Messi insieme, i rapporti "LEM" tracciano un quadro sfaccettato del museo contemporaneo in Europa, preso tra lo sviluppo del virtuale da un lato e la conservazione e l'interpretazione degli oggetti dall'altro, impegnato ad assicurarsi quel segmento di pubblico sempre più rilevante costituito dagli anziani e a costruire programmi per favorire l'incontro e il dialogo tra culture diverse, preoccupato di misurare le proprie prestazioni in termini sociali, educativi ed economici a beneficio dei propri finanziatori, e al tempo stesso concentrato a rafforzare con metodi partecipativi il rapporto con il proprio pubblico, dal quale solo può trarre la legittimazione a esistere e con il quale può inventare nuovi percorsi di sostenibilità in tempi tanto difficili.


Eredità

A questo punto si è già detto molto di quanto il progetto "LEM" lascia dietro di sé: ricerche, studi, contatti, rapporti, amicizie, e poi la sensazione di non essersi affatto concluso, ma di continuare, se pure più flebilmente e in modo più episodico. Ed è così che vogliamo proseguire nei prossimi mesi: continuando ad alimentare il flusso delle informazioni e degli scambi tramite il sito, dando vita a nuove iniziative e sostenendo, fin dove possibile, le nuove idee di collaborazione che sono scaturite tra gruppi di partner e che facilmente potrebbero trasformarsi in futuri progetti europei e internazionali.
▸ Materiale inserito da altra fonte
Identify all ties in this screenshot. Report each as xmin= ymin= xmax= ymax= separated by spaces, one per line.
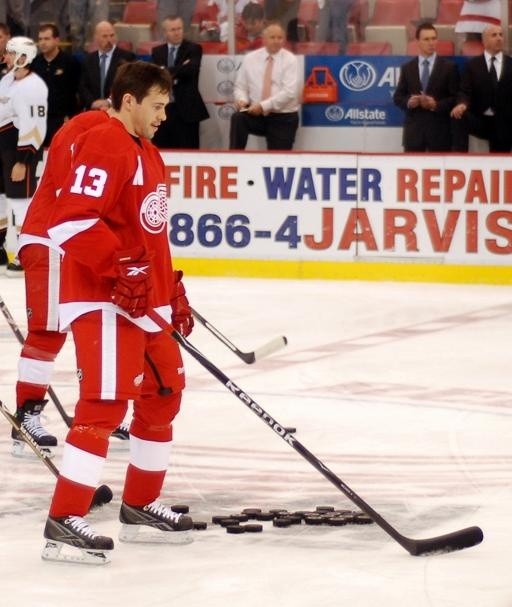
xmin=490 ymin=56 xmax=498 ymax=86
xmin=100 ymin=53 xmax=108 ymax=99
xmin=261 ymin=55 xmax=273 ymax=101
xmin=421 ymin=59 xmax=431 ymax=92
xmin=168 ymin=47 xmax=175 ymax=67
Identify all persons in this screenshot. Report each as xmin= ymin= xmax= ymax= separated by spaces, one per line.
xmin=1 ymin=0 xmax=352 ymax=152
xmin=41 ymin=61 xmax=198 ymax=567
xmin=0 ymin=34 xmax=49 ymax=278
xmin=451 ymin=26 xmax=511 ymax=153
xmin=10 ymin=105 xmax=131 ymax=461
xmin=394 ymin=23 xmax=457 ymax=153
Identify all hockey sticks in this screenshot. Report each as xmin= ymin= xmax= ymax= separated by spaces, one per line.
xmin=143 ymin=304 xmax=484 ymax=557
xmin=191 ymin=308 xmax=287 ymax=364
xmin=0 ymin=400 xmax=113 ymax=507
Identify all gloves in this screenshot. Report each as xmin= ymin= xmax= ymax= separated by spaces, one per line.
xmin=170 ymin=270 xmax=194 ymax=338
xmin=110 ymin=246 xmax=152 ymax=318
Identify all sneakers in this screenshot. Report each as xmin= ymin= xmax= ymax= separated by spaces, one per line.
xmin=111 ymin=426 xmax=131 ymax=439
xmin=8 ymin=255 xmax=24 ymax=271
xmin=120 ymin=500 xmax=193 ymax=532
xmin=43 ymin=515 xmax=113 ymax=549
xmin=12 ymin=400 xmax=58 ymax=446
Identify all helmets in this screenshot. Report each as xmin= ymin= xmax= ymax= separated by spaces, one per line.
xmin=6 ymin=36 xmax=37 ymax=68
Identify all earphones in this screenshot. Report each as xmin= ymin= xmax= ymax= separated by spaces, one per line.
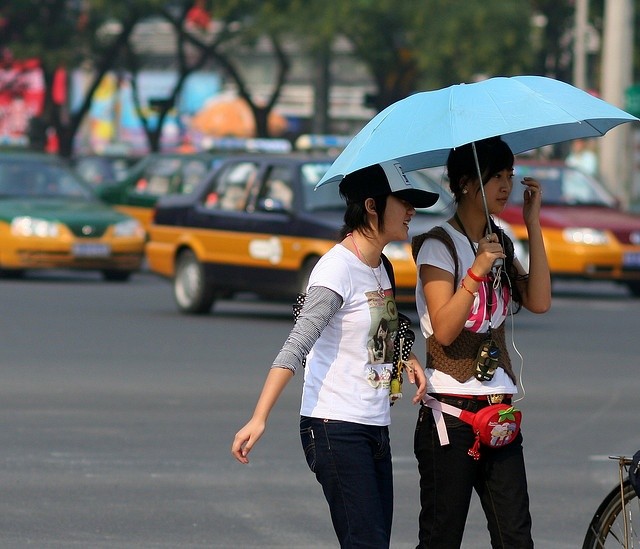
xmin=462 ymin=189 xmax=468 ymax=194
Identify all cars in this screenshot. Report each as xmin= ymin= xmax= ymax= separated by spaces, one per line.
xmin=95 ymin=137 xmax=292 ymax=231
xmin=147 ymin=135 xmax=524 ymax=313
xmin=490 ymin=160 xmax=640 ymax=296
xmin=0 ymin=135 xmax=145 ymax=280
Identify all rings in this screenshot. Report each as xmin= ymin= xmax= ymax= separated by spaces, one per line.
xmin=539 ymin=189 xmax=543 ymax=194
xmin=486 ymin=234 xmax=493 ymax=241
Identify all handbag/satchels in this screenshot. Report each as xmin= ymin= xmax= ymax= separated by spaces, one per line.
xmin=292 ymin=253 xmax=415 ymax=406
xmin=421 ymin=393 xmax=522 ymax=460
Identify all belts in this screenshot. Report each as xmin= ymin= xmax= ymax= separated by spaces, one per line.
xmin=440 ymin=393 xmax=513 ymax=403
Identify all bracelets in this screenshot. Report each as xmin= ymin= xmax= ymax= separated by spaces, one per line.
xmin=466 ymin=268 xmax=485 ymax=282
xmin=461 ymin=278 xmax=479 ymax=297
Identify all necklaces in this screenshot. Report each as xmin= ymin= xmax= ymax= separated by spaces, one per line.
xmin=351 ymin=234 xmax=386 ymax=299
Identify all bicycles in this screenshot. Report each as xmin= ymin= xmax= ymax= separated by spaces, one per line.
xmin=579 ymin=448 xmax=639 ymax=542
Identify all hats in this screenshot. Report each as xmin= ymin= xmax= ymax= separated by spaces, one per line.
xmin=339 ymin=159 xmax=439 ymax=208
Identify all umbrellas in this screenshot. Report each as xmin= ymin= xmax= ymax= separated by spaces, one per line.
xmin=313 ymin=76 xmax=640 ymax=266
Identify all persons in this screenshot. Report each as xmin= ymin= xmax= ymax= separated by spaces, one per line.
xmin=414 ymin=138 xmax=553 ymax=548
xmin=230 ymin=159 xmax=429 ymax=549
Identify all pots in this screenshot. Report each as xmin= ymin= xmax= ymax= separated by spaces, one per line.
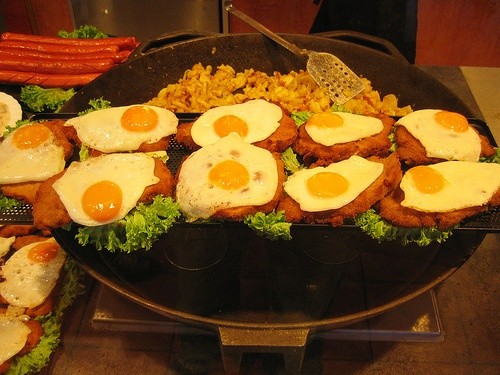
xmin=47 ymin=30 xmax=498 ymax=374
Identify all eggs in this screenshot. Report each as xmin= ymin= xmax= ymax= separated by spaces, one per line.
xmin=0 ymin=314 xmax=32 ymax=365
xmin=0 ymin=90 xmax=500 ymax=226
xmin=0 ymin=236 xmax=67 ymax=309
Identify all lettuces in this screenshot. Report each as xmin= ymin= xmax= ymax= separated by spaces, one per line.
xmin=244 ymin=209 xmax=294 ymax=240
xmin=355 ymin=208 xmax=454 ymax=247
xmin=74 ymin=194 xmax=182 ymax=254
xmin=20 ymin=84 xmax=77 ymax=114
xmin=57 ymin=25 xmax=108 ymax=38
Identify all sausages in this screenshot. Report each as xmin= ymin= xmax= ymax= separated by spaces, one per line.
xmin=0 ymin=31 xmax=141 ymax=87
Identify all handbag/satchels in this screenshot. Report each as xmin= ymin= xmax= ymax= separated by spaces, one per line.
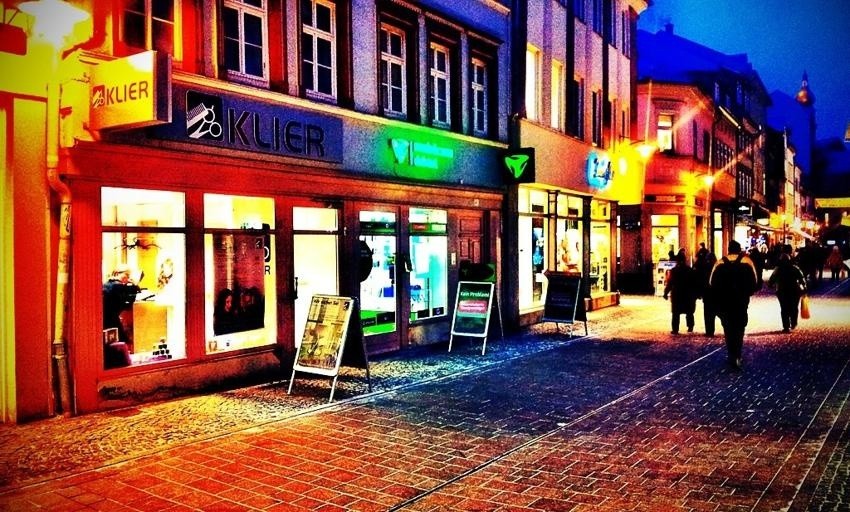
xmin=800 ymin=293 xmax=810 ymax=319
xmin=796 ymin=280 xmax=805 ymax=294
È stata una vera valanga di email quella che si è scatenata nelle settimane immediatamente successive la conferenza finale: idee che hanno rimbalzato da un partner all'altro, si sono arricchite via via con un entusiasmo e una forza straordinaria dando vita a dossier ricchi di spunti e segnalazioni. Si è chiusa una fase, se ne apre un'altra, dove molte di queste suggestioni, adeguatamente sviluppate, possono realmente trovare collocazione all'interno dei nuovi programmi comunitari o in altri progetti di cooperazione internazionale.

Per me, che ho coordinato il progetto, gli scambi di idee successivi alla conferenza finale, le email piene di passione per il proprio lavoro, di voglia di lavorare ancora insieme e di stima reciproca, valgono più di tutti gli indicatori che abbiamo raccolto e che consegneremo ai nostri finanziatori europei insieme al rapporto finale come prova della riuscita del progetto. Il tutto si può riassumere in poche parole chiave: vitalità, entusiasmo, energia, creatività.

Parafrasando la definizione secondo cui il vero apprendimento è quello che fa nascere la voglia di imparare di più, si potrebbe dire che la riuscita di un progetto può essere misurata dalla sua capacità generatrice. Se così fosse, "LEM" ha davvero centrato il suo obiettivo.